Прыгун сидел за столом в маленькой кухоньке. На нем был тесный школьный китель и куцые брючки. Молодое тело не помещалось в детской униформе — выпирало костистыми плечами, торчало длинными голенями из штанин. Сальные волосы топорщились в художественном беспорядке и свисали на лоб, отчего враг иногда напоминал болонку. Пашка посматривал на него искоса.
— Садись нормально… Сала хочешь?
Десятиклассник встал, распахнул дверцу холодильника, стоявшего тут же у стены, на расстоянии вытянутой руки. В холодильнике было совершенно пусто. Прыгун открыл морозильную камеру и вынул оттуда шматок сала с кулак величиной. Больше там ничего не было. Он аккуратно прикрыл дверцу, положил сало на стол, достал из кармана складной ножик и принялся стругать замороженный жир. Запахло чесноком.
Пашка сидел на шатком стуле и смотрел на шустро снующий вверх-вниз ножик.
— Ты извини за прошлый раз, — вдруг искренне и просто сказал Прыгун, откинув движением головы пряди с лица. — Мы думали, ты наши вещи взял. А нам очень нужны они были.
И снова застучал ножиком по столу. Придвинул к Пашке наструганное полупрозрачными ломтиками сало.
— Чай будешь?
— А хлеб? — спросил Пашка.
— А хлеба нет, — Прыгун пожал плечами.
Отвернулся, пошарил глазами по кухонным полкам и развел руками:
— Знаешь, и чая тоже нет.
Они одновременно посмотрели на сало. Пашка взял один кусочек и откусил. Было, на удивление, вкусно.
— Я тебя сегодня напугал, наверное, — Прыгун продолжал говорить в том же доверительном тоне. — Ты бы убежал, если бы я тебя просто позвал. А куда ты щенков собирался нести?
— Не знаю, — мотнул головой Пашка. — Их Пасюк топит все время. А мы спасаем.
— Сколько спасли? — заинтересованно вытянул шею Прыгун.
— Нисколько, — угрюмо ответил Пашка и откусил еще кусочек сала. — Без хлеба как-то не очень…
— А ничего, — закивал головой дружелюбный враг, — ты кусай помаленьку, и будет почти как с хлебом.

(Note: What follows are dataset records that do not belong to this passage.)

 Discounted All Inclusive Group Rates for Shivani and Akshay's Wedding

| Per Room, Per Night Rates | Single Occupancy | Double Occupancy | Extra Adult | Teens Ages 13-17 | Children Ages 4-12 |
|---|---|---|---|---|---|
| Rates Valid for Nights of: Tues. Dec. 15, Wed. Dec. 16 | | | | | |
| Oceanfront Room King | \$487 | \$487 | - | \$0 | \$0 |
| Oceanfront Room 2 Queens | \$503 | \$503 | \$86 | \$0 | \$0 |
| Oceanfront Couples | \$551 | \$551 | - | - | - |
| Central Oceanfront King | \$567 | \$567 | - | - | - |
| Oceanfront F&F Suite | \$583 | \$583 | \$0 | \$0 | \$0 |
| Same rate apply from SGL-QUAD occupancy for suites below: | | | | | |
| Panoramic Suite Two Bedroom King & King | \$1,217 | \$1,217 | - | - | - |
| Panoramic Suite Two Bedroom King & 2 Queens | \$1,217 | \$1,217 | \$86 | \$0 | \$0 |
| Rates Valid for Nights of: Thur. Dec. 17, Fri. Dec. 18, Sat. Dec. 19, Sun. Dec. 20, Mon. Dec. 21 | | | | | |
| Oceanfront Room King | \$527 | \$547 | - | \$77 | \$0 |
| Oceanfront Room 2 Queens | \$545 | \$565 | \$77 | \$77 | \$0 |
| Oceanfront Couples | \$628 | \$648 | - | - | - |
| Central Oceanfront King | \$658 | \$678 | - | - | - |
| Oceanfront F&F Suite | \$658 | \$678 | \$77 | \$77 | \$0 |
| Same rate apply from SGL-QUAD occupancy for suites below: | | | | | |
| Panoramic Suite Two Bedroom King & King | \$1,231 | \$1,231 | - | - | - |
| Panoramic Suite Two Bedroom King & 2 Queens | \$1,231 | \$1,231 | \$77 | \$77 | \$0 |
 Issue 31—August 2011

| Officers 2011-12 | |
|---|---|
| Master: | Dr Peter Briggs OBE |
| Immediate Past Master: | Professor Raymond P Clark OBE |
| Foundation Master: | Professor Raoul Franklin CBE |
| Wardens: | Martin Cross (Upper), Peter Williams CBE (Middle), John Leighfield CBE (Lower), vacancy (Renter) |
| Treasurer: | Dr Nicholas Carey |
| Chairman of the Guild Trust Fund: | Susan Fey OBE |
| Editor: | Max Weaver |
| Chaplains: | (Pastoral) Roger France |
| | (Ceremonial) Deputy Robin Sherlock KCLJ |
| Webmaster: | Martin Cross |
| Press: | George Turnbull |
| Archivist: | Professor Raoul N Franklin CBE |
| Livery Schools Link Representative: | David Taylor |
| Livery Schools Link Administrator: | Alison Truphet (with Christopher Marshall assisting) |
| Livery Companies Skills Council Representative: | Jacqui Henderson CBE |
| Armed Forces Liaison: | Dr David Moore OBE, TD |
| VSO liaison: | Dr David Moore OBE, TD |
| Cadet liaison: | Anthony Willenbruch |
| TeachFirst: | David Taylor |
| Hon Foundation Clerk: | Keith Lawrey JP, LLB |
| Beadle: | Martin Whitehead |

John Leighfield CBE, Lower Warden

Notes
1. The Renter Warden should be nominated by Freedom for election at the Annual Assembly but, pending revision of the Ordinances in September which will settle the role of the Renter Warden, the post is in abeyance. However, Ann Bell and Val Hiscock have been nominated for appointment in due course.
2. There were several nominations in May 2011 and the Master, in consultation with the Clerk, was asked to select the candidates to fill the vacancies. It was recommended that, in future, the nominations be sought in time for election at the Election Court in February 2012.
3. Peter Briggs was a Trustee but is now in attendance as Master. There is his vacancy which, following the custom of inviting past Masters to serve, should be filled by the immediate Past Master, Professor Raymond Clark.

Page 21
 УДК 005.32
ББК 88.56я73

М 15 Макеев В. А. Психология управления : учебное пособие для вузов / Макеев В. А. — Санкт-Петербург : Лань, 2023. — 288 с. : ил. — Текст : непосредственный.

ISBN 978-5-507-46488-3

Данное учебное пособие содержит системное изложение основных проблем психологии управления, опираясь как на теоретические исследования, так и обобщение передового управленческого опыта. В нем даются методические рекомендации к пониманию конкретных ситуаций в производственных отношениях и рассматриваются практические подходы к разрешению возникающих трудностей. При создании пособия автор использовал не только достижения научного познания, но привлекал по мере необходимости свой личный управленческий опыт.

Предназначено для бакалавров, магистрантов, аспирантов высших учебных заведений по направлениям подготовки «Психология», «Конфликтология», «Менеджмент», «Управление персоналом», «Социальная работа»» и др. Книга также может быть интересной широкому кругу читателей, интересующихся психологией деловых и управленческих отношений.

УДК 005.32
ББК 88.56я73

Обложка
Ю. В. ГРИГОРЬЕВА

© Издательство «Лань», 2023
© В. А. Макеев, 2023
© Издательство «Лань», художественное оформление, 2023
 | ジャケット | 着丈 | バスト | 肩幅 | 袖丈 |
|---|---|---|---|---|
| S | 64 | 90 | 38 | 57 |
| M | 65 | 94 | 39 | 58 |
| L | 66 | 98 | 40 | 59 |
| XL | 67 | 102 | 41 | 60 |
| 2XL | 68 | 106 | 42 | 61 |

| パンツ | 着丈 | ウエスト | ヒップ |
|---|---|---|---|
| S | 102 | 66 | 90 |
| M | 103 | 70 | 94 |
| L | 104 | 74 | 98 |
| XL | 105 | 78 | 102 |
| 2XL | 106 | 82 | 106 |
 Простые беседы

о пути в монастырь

— Я кусаю, — уныло протянул Пашка.
Ему вдруг стало грустно-грустно.
— Да брось ты! Подумаешь, щенки! Никуда они не убегут, — Прыгун потянулся через стол и хлопнул первоклашку по плечу. — Я дам тебе денег, и ты купишь им мяса. Тебе родители деньги дают?
Пашка помотал головой.
— Вот, — длинная рука бросила на стол синенькую пятирублевку. — Этого тебе на неделю хватит. А когда закончится, еще приходи.